I am generally favorably disposed to how they work but they are a nuisance in taxable accounts. You can click here if you are unfamiliar with what these are.

Zeroes are a great tool at the right time and a horrible tool at the wrong time, especially 30 year. Zeroes are extremely volatile when rates start moving. It would be very easy to buy in at the wrong time and be down 20% before you know it.

Long term rates are very low right now. There is more room for them on the upside than there is on the downside. I think this is especially true given that the curve is inverted such that long rates are very low by historical standards and short term rates are kind of middling by historical standards.

If 30 year zeroes ever had an implied yield of 10% again (from this point on I will just say yield and not implied yield) I would consider loading the boat for a lot of clients.
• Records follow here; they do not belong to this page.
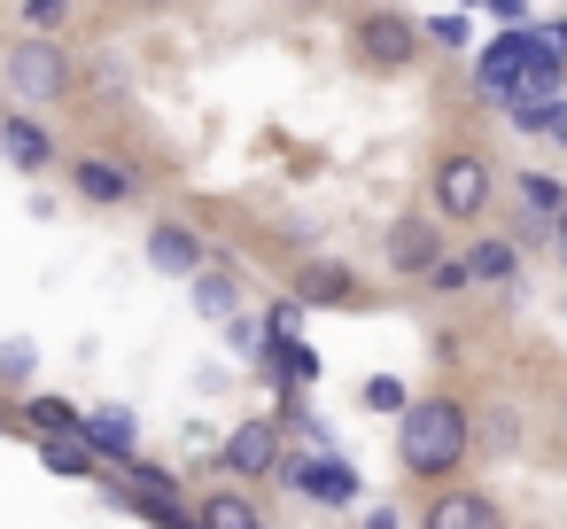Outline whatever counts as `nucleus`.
Returning a JSON list of instances; mask_svg holds the SVG:
<instances>
[{
    "label": "nucleus",
    "mask_w": 567,
    "mask_h": 529,
    "mask_svg": "<svg viewBox=\"0 0 567 529\" xmlns=\"http://www.w3.org/2000/svg\"><path fill=\"white\" fill-rule=\"evenodd\" d=\"M466 413L451 405V397H427V405H412L404 413V428H396V451H404V467L412 475H451L458 459H466Z\"/></svg>",
    "instance_id": "obj_1"
},
{
    "label": "nucleus",
    "mask_w": 567,
    "mask_h": 529,
    "mask_svg": "<svg viewBox=\"0 0 567 529\" xmlns=\"http://www.w3.org/2000/svg\"><path fill=\"white\" fill-rule=\"evenodd\" d=\"M528 63H536V32H505V40H489V48L474 55V87H482L489 102H513V94L528 87Z\"/></svg>",
    "instance_id": "obj_2"
},
{
    "label": "nucleus",
    "mask_w": 567,
    "mask_h": 529,
    "mask_svg": "<svg viewBox=\"0 0 567 529\" xmlns=\"http://www.w3.org/2000/svg\"><path fill=\"white\" fill-rule=\"evenodd\" d=\"M435 211L443 218H482L489 211V164L482 156H443L435 164Z\"/></svg>",
    "instance_id": "obj_3"
},
{
    "label": "nucleus",
    "mask_w": 567,
    "mask_h": 529,
    "mask_svg": "<svg viewBox=\"0 0 567 529\" xmlns=\"http://www.w3.org/2000/svg\"><path fill=\"white\" fill-rule=\"evenodd\" d=\"M63 79H71V63H63L48 40H24V48L9 55V87H17L24 102H55V94H63Z\"/></svg>",
    "instance_id": "obj_4"
},
{
    "label": "nucleus",
    "mask_w": 567,
    "mask_h": 529,
    "mask_svg": "<svg viewBox=\"0 0 567 529\" xmlns=\"http://www.w3.org/2000/svg\"><path fill=\"white\" fill-rule=\"evenodd\" d=\"M288 482H296L303 498H319V506H350V498H358V475H350L342 459H288Z\"/></svg>",
    "instance_id": "obj_5"
},
{
    "label": "nucleus",
    "mask_w": 567,
    "mask_h": 529,
    "mask_svg": "<svg viewBox=\"0 0 567 529\" xmlns=\"http://www.w3.org/2000/svg\"><path fill=\"white\" fill-rule=\"evenodd\" d=\"M358 48H365L381 71H404V63H412V24H404V17H389V9H373V17L358 24Z\"/></svg>",
    "instance_id": "obj_6"
},
{
    "label": "nucleus",
    "mask_w": 567,
    "mask_h": 529,
    "mask_svg": "<svg viewBox=\"0 0 567 529\" xmlns=\"http://www.w3.org/2000/svg\"><path fill=\"white\" fill-rule=\"evenodd\" d=\"M148 265L172 273V281H203V242H195L187 226H156V234H148Z\"/></svg>",
    "instance_id": "obj_7"
},
{
    "label": "nucleus",
    "mask_w": 567,
    "mask_h": 529,
    "mask_svg": "<svg viewBox=\"0 0 567 529\" xmlns=\"http://www.w3.org/2000/svg\"><path fill=\"white\" fill-rule=\"evenodd\" d=\"M272 459H280V428H272V420H241V428L226 436V467H234V475H265Z\"/></svg>",
    "instance_id": "obj_8"
},
{
    "label": "nucleus",
    "mask_w": 567,
    "mask_h": 529,
    "mask_svg": "<svg viewBox=\"0 0 567 529\" xmlns=\"http://www.w3.org/2000/svg\"><path fill=\"white\" fill-rule=\"evenodd\" d=\"M427 529H505V521L489 513V498H474V490H443V498L427 506Z\"/></svg>",
    "instance_id": "obj_9"
},
{
    "label": "nucleus",
    "mask_w": 567,
    "mask_h": 529,
    "mask_svg": "<svg viewBox=\"0 0 567 529\" xmlns=\"http://www.w3.org/2000/svg\"><path fill=\"white\" fill-rule=\"evenodd\" d=\"M71 180H79V195H86V203H133V172H125V164H110V156H86Z\"/></svg>",
    "instance_id": "obj_10"
},
{
    "label": "nucleus",
    "mask_w": 567,
    "mask_h": 529,
    "mask_svg": "<svg viewBox=\"0 0 567 529\" xmlns=\"http://www.w3.org/2000/svg\"><path fill=\"white\" fill-rule=\"evenodd\" d=\"M389 265H396V273H435V265H443V242H435L420 218H404V226H396V250H389Z\"/></svg>",
    "instance_id": "obj_11"
},
{
    "label": "nucleus",
    "mask_w": 567,
    "mask_h": 529,
    "mask_svg": "<svg viewBox=\"0 0 567 529\" xmlns=\"http://www.w3.org/2000/svg\"><path fill=\"white\" fill-rule=\"evenodd\" d=\"M86 451H102V459H125V451H133V413H125V405H102V413H86Z\"/></svg>",
    "instance_id": "obj_12"
},
{
    "label": "nucleus",
    "mask_w": 567,
    "mask_h": 529,
    "mask_svg": "<svg viewBox=\"0 0 567 529\" xmlns=\"http://www.w3.org/2000/svg\"><path fill=\"white\" fill-rule=\"evenodd\" d=\"M0 149H9V164H24V172H40L55 149H48V133L32 125V118H0Z\"/></svg>",
    "instance_id": "obj_13"
},
{
    "label": "nucleus",
    "mask_w": 567,
    "mask_h": 529,
    "mask_svg": "<svg viewBox=\"0 0 567 529\" xmlns=\"http://www.w3.org/2000/svg\"><path fill=\"white\" fill-rule=\"evenodd\" d=\"M32 428L48 444H71V436H86V413H71L63 397H32Z\"/></svg>",
    "instance_id": "obj_14"
},
{
    "label": "nucleus",
    "mask_w": 567,
    "mask_h": 529,
    "mask_svg": "<svg viewBox=\"0 0 567 529\" xmlns=\"http://www.w3.org/2000/svg\"><path fill=\"white\" fill-rule=\"evenodd\" d=\"M195 312L218 319V327H234V319H241V312H234V281H226V273H203V281H195Z\"/></svg>",
    "instance_id": "obj_15"
},
{
    "label": "nucleus",
    "mask_w": 567,
    "mask_h": 529,
    "mask_svg": "<svg viewBox=\"0 0 567 529\" xmlns=\"http://www.w3.org/2000/svg\"><path fill=\"white\" fill-rule=\"evenodd\" d=\"M203 529H265V521H257V506H249V498L218 490V498L203 506Z\"/></svg>",
    "instance_id": "obj_16"
},
{
    "label": "nucleus",
    "mask_w": 567,
    "mask_h": 529,
    "mask_svg": "<svg viewBox=\"0 0 567 529\" xmlns=\"http://www.w3.org/2000/svg\"><path fill=\"white\" fill-rule=\"evenodd\" d=\"M520 195H528V211H551V226L567 218V187H559L551 172H528V180H520Z\"/></svg>",
    "instance_id": "obj_17"
},
{
    "label": "nucleus",
    "mask_w": 567,
    "mask_h": 529,
    "mask_svg": "<svg viewBox=\"0 0 567 529\" xmlns=\"http://www.w3.org/2000/svg\"><path fill=\"white\" fill-rule=\"evenodd\" d=\"M319 374V358H311V343L296 350V343H272V382H311Z\"/></svg>",
    "instance_id": "obj_18"
},
{
    "label": "nucleus",
    "mask_w": 567,
    "mask_h": 529,
    "mask_svg": "<svg viewBox=\"0 0 567 529\" xmlns=\"http://www.w3.org/2000/svg\"><path fill=\"white\" fill-rule=\"evenodd\" d=\"M466 265H474V281H513V250L505 242H474Z\"/></svg>",
    "instance_id": "obj_19"
},
{
    "label": "nucleus",
    "mask_w": 567,
    "mask_h": 529,
    "mask_svg": "<svg viewBox=\"0 0 567 529\" xmlns=\"http://www.w3.org/2000/svg\"><path fill=\"white\" fill-rule=\"evenodd\" d=\"M303 296H327V304H342V296H350V273H342V265H311V273H303Z\"/></svg>",
    "instance_id": "obj_20"
},
{
    "label": "nucleus",
    "mask_w": 567,
    "mask_h": 529,
    "mask_svg": "<svg viewBox=\"0 0 567 529\" xmlns=\"http://www.w3.org/2000/svg\"><path fill=\"white\" fill-rule=\"evenodd\" d=\"M40 459H48V467H63V475H79L94 451H86V436H71V444H40Z\"/></svg>",
    "instance_id": "obj_21"
},
{
    "label": "nucleus",
    "mask_w": 567,
    "mask_h": 529,
    "mask_svg": "<svg viewBox=\"0 0 567 529\" xmlns=\"http://www.w3.org/2000/svg\"><path fill=\"white\" fill-rule=\"evenodd\" d=\"M0 382H32V343H0Z\"/></svg>",
    "instance_id": "obj_22"
},
{
    "label": "nucleus",
    "mask_w": 567,
    "mask_h": 529,
    "mask_svg": "<svg viewBox=\"0 0 567 529\" xmlns=\"http://www.w3.org/2000/svg\"><path fill=\"white\" fill-rule=\"evenodd\" d=\"M365 405H373V413H412V405H404V389H396V382H365Z\"/></svg>",
    "instance_id": "obj_23"
},
{
    "label": "nucleus",
    "mask_w": 567,
    "mask_h": 529,
    "mask_svg": "<svg viewBox=\"0 0 567 529\" xmlns=\"http://www.w3.org/2000/svg\"><path fill=\"white\" fill-rule=\"evenodd\" d=\"M24 24H32V32H63V0H32Z\"/></svg>",
    "instance_id": "obj_24"
},
{
    "label": "nucleus",
    "mask_w": 567,
    "mask_h": 529,
    "mask_svg": "<svg viewBox=\"0 0 567 529\" xmlns=\"http://www.w3.org/2000/svg\"><path fill=\"white\" fill-rule=\"evenodd\" d=\"M296 327H303V312H296V304H280V312H272V343H296Z\"/></svg>",
    "instance_id": "obj_25"
},
{
    "label": "nucleus",
    "mask_w": 567,
    "mask_h": 529,
    "mask_svg": "<svg viewBox=\"0 0 567 529\" xmlns=\"http://www.w3.org/2000/svg\"><path fill=\"white\" fill-rule=\"evenodd\" d=\"M551 141H559V149H567V102H559V110H551Z\"/></svg>",
    "instance_id": "obj_26"
},
{
    "label": "nucleus",
    "mask_w": 567,
    "mask_h": 529,
    "mask_svg": "<svg viewBox=\"0 0 567 529\" xmlns=\"http://www.w3.org/2000/svg\"><path fill=\"white\" fill-rule=\"evenodd\" d=\"M551 250H559V265H567V218H559V234H551Z\"/></svg>",
    "instance_id": "obj_27"
},
{
    "label": "nucleus",
    "mask_w": 567,
    "mask_h": 529,
    "mask_svg": "<svg viewBox=\"0 0 567 529\" xmlns=\"http://www.w3.org/2000/svg\"><path fill=\"white\" fill-rule=\"evenodd\" d=\"M544 32H551V40H559V48H567V17H559V24H544Z\"/></svg>",
    "instance_id": "obj_28"
},
{
    "label": "nucleus",
    "mask_w": 567,
    "mask_h": 529,
    "mask_svg": "<svg viewBox=\"0 0 567 529\" xmlns=\"http://www.w3.org/2000/svg\"><path fill=\"white\" fill-rule=\"evenodd\" d=\"M172 529H187V521H172Z\"/></svg>",
    "instance_id": "obj_29"
}]
</instances>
Here is the idea. Zeroes yielding 10% maturing in 30 years might cost $0.15 for a dollar face value (making that number up, this is just an example). One thought for a $100,000 portfolio is to buy $100,000 face value for, in my made up example, $15,000. Then invest the remaining $85,000 in a normal manner in the stock market. Another thought is to invest some larger portion of the portfolio in the same zeroes; we are talking 10% after all, and the rest in equities.

The bigger macro is that stocks average about 10% per year. If that can be had risk free (not volatility free) in a treasury product...well, hello.

So the question becomes at what yield for a zero does this compel you? I'm not sure at what level I find it compelling but 4.5% for 30 years or 4.75% for 20 years ain't it.

The way cycles work there are good times and bad times for certain products. When it is the wrong time for a product the best thing is to just wait. I think this is the wrong time for zeroes.

3 comments:

Anonymous said...

Roger, I have read that zero-coupons are particularly effective in a deflationary environment. This makes sense to me. I own a small slice of BTTRX in my account right now. I have abstained from adding to it until there is more data supporting a deflationary outcome in the US. Also, I have done some basic chart overlays comparing BTTRX and TLT which show the two to be rather closely correlated. In the future I'm more likely to use TLT as a proxy.

Roger Nusbaum said...

Does BTTRX own zeroes? I don't know the fund.

I would be surprised if TLT could be a proxy for zero coupon bonds during most parts of the bond market cycle. Zeroes tend to whip around more than regular bonds when rates start moving.

RW said...

Zero's can be useful in hedging a commodities positions as well, oil and gold in particular, since on average one tends to zig when the other zags. A large position is usually unwarranted though and in the current environment I wouldn't be a buyer of zero's frankly; FWIW

PS: BTTRX is the last in the old Benham Target Funds lineup (Twentieth Century Funds, now American Century, bought Benham out some years ago and has not instituted a new target series AFAIK). It contains only zeros with a maturity date of 2020 (at which time the fund will be liquidated at par). As with all the American Century Target funds it contains nothing but treasury zeros of a given single-year maturity and imputed interest is handled each year via an inverse split of fund shares. TLT is correlated with the the longer duration target funds -- BTTTX and BTTRX -- but the effect is somewhat weaker as one would expect. I tend to buy and hold zero's directly but have used the Target funds to make allocation adjustments or hedge various positions from time to time.